Three-dimensional appearance of bovine epidermal keratinocytes in different stages of differentiation revealed by cell maceration and scanning electron microscopic investigation

The epidermis of the modified skin of the bovine hoof is a highly mechanical loaded tissue. Consequently, all cell connections have to withstand high mechanical forces. As an adaptation to this stress, the epidermal keratinocytes show characteristic surface modifications. Furthermore, the tissue displays a complex three-dimensional architecture which is difficult to appreciate from histological sections. SEM-observation of macerated tissue samples is a fast, easy to use and reliable tool to receive three-dimensional information about the appearance and spatial relationship of cells within a tissue. Using cell maceration, the aim of this study was to separate individual as well as smaller groups of keratinocytes in order to reveal the formations of the cell surface, the appearance of individual cells and the spatial relationship of cells within the tissue. A NaOH maceration method described in literature was modified and applied to tissue samples from the wall and bulbar segment of the hooves of six cows. This method facilitated separation between the epidermal cells.
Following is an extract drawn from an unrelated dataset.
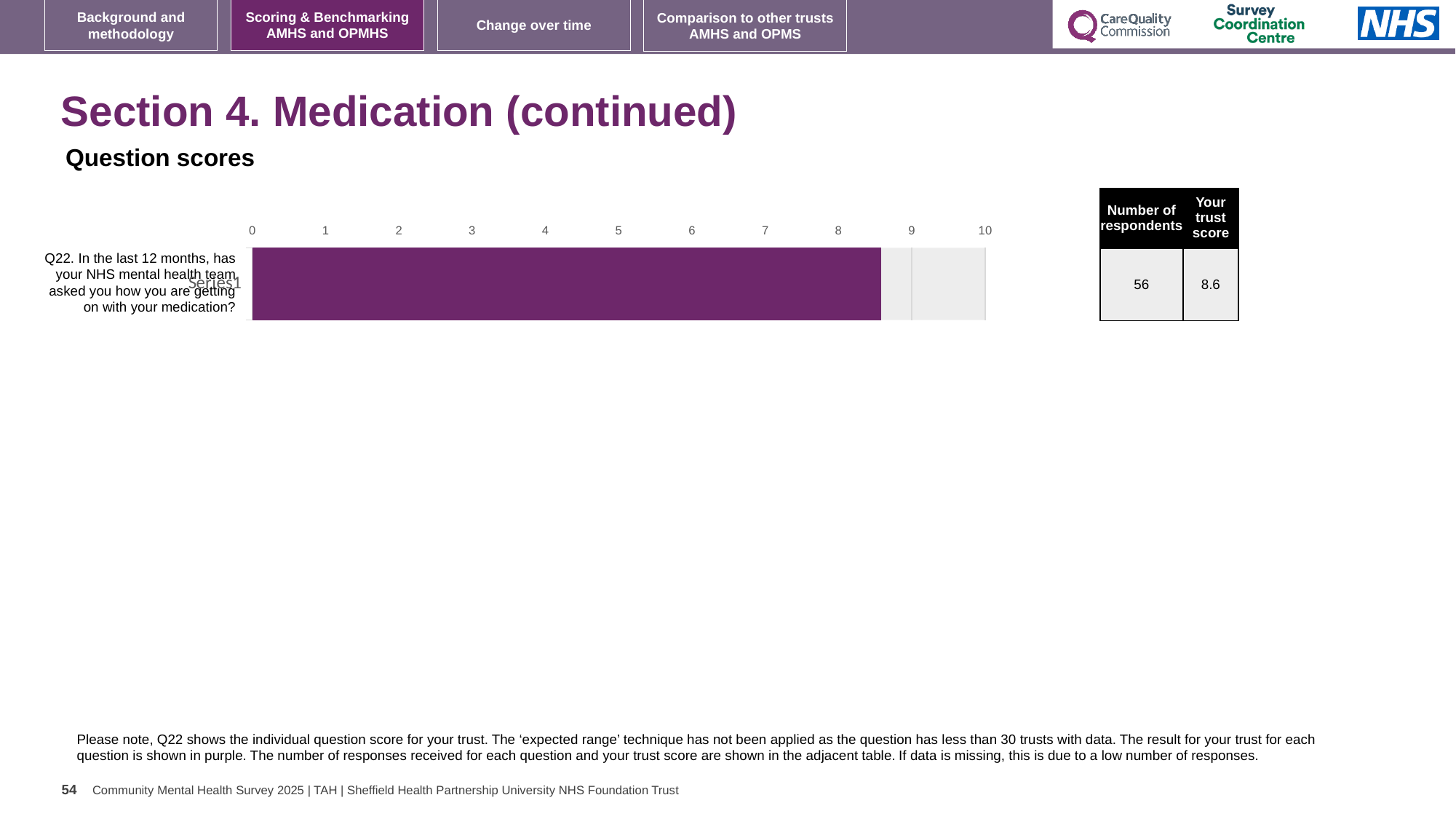
How many bars are plotted in the chart? 1 Is the value of the bar for Q22 greater or less than 8? greater What is the trust score for Q22 shown in the table next to the chart? 8.6 How many respondents are listed for Q22 in the table next to the chart? 56 Is the value of the bar for Q22 greater or less than 9? less Is the value of the bar for Q22 greater or less than 5? greater What colour is the bar for Q22? purple What is the highest value shown on the chart's horizontal axis? 10 What kind of chart is shown on the slide? bar chart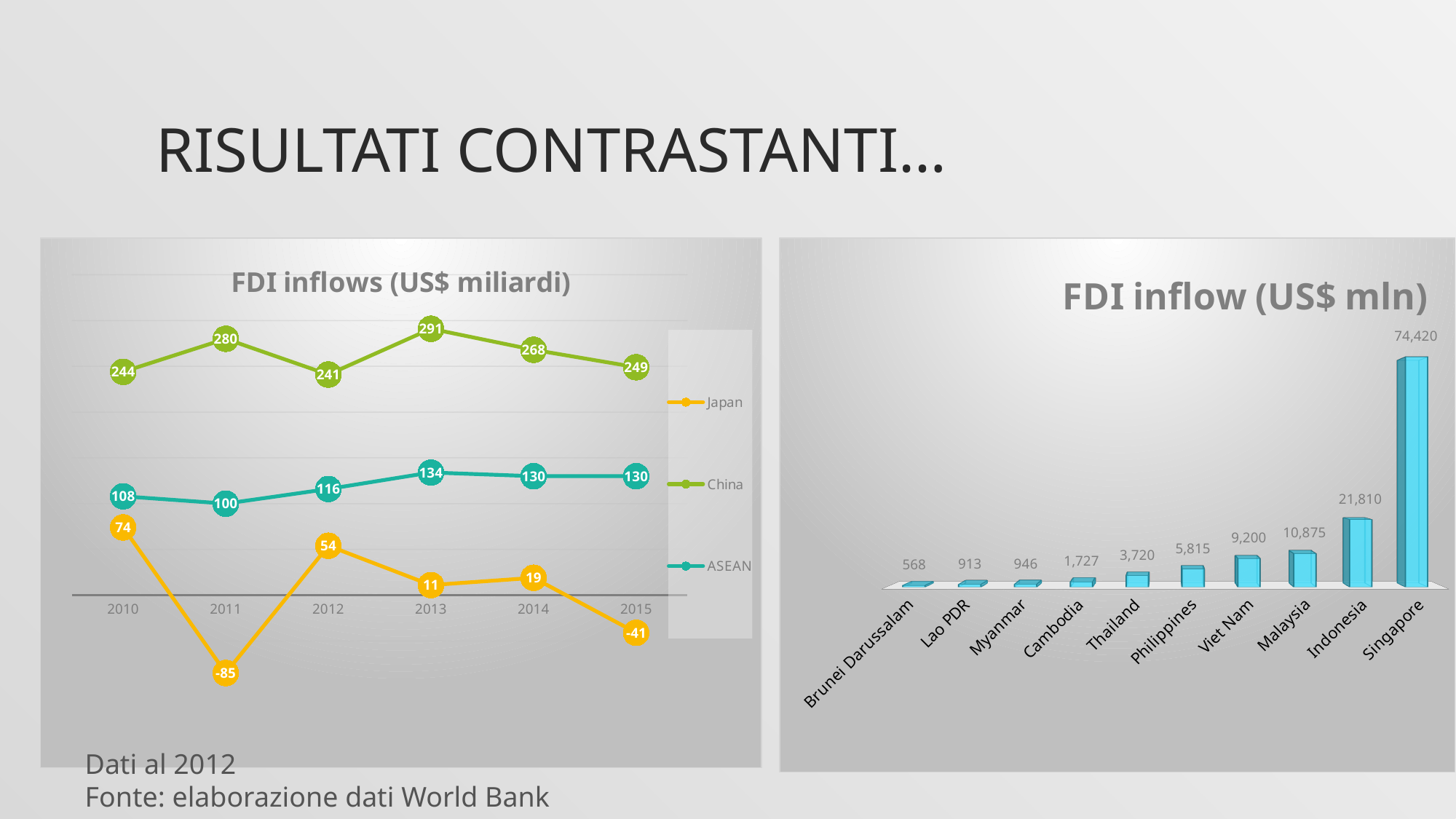
In the 'FDI inflow (US$ mln)' chart, what is the value for Thailand? 3,720 How many countries are shown in the 'FDI inflow (US$ mln)' chart? 10 What kind of chart is the 'FDI inflows (US$ miliardi)' chart? line chart How many series does the legend of the 'FDI inflows (US$ miliardi)' chart list? 3 In the 'FDI inflows (US$ miliardi)' chart, in which year is the China series highest? 2013 In the 'FDI inflows (US$ miliardi)' chart, what is the value for Japan in 2011? -85 In the 'FDI inflows (US$ miliardi)' chart, in which year is the Japan series lowest? 2011 In the 'FDI inflow (US$ mln)' chart, which country has the lowest value? Brunei Darussalam In the 'FDI inflow (US$ mln)' chart, which country has the highest value? Singapore In the 'FDI inflows (US$ miliardi)' chart, what is the value for China in 2013? 291 In the 'FDI inflows (US$ miliardi)' chart, what is the value for ASEAN in 2015? 130 In the 'FDI inflows (US$ miliardi)' chart, what is the difference between China and ASEAN in 2010? 136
Single cells as well as cell groups were available for SEM observation which revealed a three dimensional appearance characteristic for different stages of differentiation of the keratinocytes. The observed findings suggest that throughout the process of differentiation the surface modifications provide the basis for a stable cell to cell adhesion which is established by desmosomes and the intercellular cementing substance. Additionally, the broadened cellular surface area is related to the supply of the highly metabolic active living epidermal cells with nutrients and oxygen. Longer cell processes typically found in the central surface area of the keratinocytes may carry gap junctions and may be involved in cell communication. This, however, has to be clarified by further electron microscopic studies. The demonstrated appearance of individual cells and the complex architecture enable the hoof epidermis to fulfil its unique biomechanical functions.